= DATASET RECORDS =
** start **
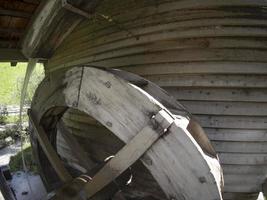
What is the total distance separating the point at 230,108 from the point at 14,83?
796 inches

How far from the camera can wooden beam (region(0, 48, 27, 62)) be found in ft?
10.7

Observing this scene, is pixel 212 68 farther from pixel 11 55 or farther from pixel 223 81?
pixel 11 55

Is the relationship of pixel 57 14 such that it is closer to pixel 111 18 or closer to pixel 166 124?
pixel 166 124

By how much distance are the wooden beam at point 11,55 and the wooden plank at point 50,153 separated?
2.37ft

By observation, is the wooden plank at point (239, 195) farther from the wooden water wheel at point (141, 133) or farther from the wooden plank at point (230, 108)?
the wooden water wheel at point (141, 133)

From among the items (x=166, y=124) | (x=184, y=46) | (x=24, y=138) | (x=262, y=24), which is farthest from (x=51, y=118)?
(x=24, y=138)

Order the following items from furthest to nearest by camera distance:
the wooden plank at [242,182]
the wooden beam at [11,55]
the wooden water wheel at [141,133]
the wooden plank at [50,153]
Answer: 1. the wooden plank at [242,182]
2. the wooden plank at [50,153]
3. the wooden beam at [11,55]
4. the wooden water wheel at [141,133]

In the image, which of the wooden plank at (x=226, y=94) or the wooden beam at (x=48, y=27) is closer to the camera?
the wooden beam at (x=48, y=27)

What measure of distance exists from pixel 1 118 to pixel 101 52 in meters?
9.16

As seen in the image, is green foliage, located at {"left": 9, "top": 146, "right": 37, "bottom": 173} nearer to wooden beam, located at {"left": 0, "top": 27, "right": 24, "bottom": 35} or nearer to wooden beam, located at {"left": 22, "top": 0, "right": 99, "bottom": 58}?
wooden beam, located at {"left": 22, "top": 0, "right": 99, "bottom": 58}

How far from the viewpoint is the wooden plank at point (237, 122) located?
12.3ft

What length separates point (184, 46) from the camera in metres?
3.82

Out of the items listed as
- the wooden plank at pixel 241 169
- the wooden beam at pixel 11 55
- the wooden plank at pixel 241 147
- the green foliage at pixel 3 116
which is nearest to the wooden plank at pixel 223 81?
the wooden plank at pixel 241 147

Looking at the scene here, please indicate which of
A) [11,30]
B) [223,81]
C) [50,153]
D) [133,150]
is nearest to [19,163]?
[50,153]
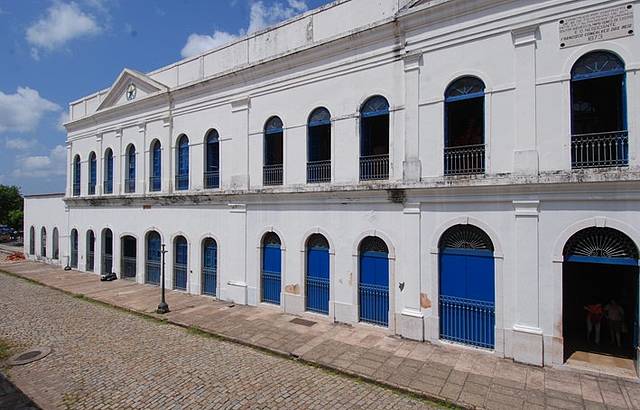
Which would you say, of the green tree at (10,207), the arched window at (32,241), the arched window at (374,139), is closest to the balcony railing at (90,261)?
the arched window at (32,241)

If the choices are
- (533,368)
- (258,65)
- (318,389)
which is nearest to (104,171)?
(258,65)

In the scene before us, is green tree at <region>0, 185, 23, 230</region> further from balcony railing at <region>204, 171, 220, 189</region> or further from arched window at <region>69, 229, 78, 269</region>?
balcony railing at <region>204, 171, 220, 189</region>

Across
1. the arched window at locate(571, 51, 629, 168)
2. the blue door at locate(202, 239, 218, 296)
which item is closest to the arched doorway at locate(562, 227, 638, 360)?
the arched window at locate(571, 51, 629, 168)

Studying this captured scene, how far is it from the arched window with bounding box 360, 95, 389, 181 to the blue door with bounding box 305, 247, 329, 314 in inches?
107

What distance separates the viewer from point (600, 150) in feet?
25.8

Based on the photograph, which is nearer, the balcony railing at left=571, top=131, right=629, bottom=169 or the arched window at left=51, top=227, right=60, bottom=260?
the balcony railing at left=571, top=131, right=629, bottom=169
** end **
= WRITTEN TASK =
Each record must be quoted in full and exactly. Do not include the pictures.

= REPLY TO THE TASK =
What is the total distance separating the point at 230,108 from the point at 14,83?
796 inches

How far from the camera can wooden beam (region(0, 48, 27, 62)) be found in ft?
10.7

Observing this scene, is pixel 212 68 farther from pixel 11 55 or farther from pixel 223 81?
pixel 11 55

Is the relationship of pixel 57 14 such that it is closer to pixel 111 18 or closer to pixel 166 124?
pixel 166 124

By how much distance are the wooden beam at point 11,55 and the wooden plank at point 50,153 separated?
2.37ft

By observation, is the wooden plank at point (239, 195) farther from the wooden water wheel at point (141, 133) or farther from the wooden plank at point (230, 108)?
the wooden water wheel at point (141, 133)

From among the items (x=166, y=124) | (x=184, y=46) | (x=24, y=138) | (x=262, y=24), which is farthest from (x=51, y=118)?
(x=24, y=138)

Order the following items from furthest to nearest by camera distance:
the wooden plank at [242,182]
the wooden beam at [11,55]
the wooden water wheel at [141,133]
the wooden plank at [50,153]
Answer: 1. the wooden plank at [242,182]
2. the wooden plank at [50,153]
3. the wooden beam at [11,55]
4. the wooden water wheel at [141,133]

In the image, which of the wooden plank at (x=226, y=94) or the wooden beam at (x=48, y=27) is closer to the camera?
the wooden beam at (x=48, y=27)

What measure of distance exists from pixel 1 118 to pixel 101 52 in meters?
9.16

As seen in the image, is green foliage, located at {"left": 9, "top": 146, "right": 37, "bottom": 173} nearer to wooden beam, located at {"left": 0, "top": 27, "right": 24, "bottom": 35} or nearer to wooden beam, located at {"left": 22, "top": 0, "right": 99, "bottom": 58}?
wooden beam, located at {"left": 22, "top": 0, "right": 99, "bottom": 58}

How far from the viewpoint is the wooden plank at point (237, 122) located?
12.3ft

What length separates point (184, 46) from the camera in metres?
3.82

Out of the items listed as
- the wooden plank at pixel 241 169
- the wooden beam at pixel 11 55
- the wooden plank at pixel 241 147
- the green foliage at pixel 3 116
which is nearest to the wooden plank at pixel 223 81?
the wooden plank at pixel 241 147

Looking at the scene here, please indicate which of
A) [11,30]
B) [223,81]
C) [50,153]
D) [133,150]
is nearest to [19,163]?
[50,153]
Which would you say, of the green tree at (10,207), the arched window at (32,241), the arched window at (374,139), is closest to the balcony railing at (90,261)?
the arched window at (32,241)

If the choices are
- (533,368)
- (258,65)
- (318,389)
which is nearest to (104,171)?
(258,65)

In the scene before us, is green tree at <region>0, 185, 23, 230</region> further from balcony railing at <region>204, 171, 220, 189</region> or further from arched window at <region>69, 229, 78, 269</region>?
balcony railing at <region>204, 171, 220, 189</region>

Across
1. the arched window at locate(571, 51, 629, 168)
2. the blue door at locate(202, 239, 218, 296)
which item is closest to the arched doorway at locate(562, 227, 638, 360)?
the arched window at locate(571, 51, 629, 168)

Studying this captured scene, how far is it from the arched window with bounding box 360, 95, 389, 181 to the blue door with bounding box 305, 247, 329, 314 in inches?
107

What distance separates the viewer from point (600, 150) in feet?
25.8

Based on the photograph, which is nearer, the balcony railing at left=571, top=131, right=629, bottom=169 or the arched window at left=51, top=227, right=60, bottom=260?
the balcony railing at left=571, top=131, right=629, bottom=169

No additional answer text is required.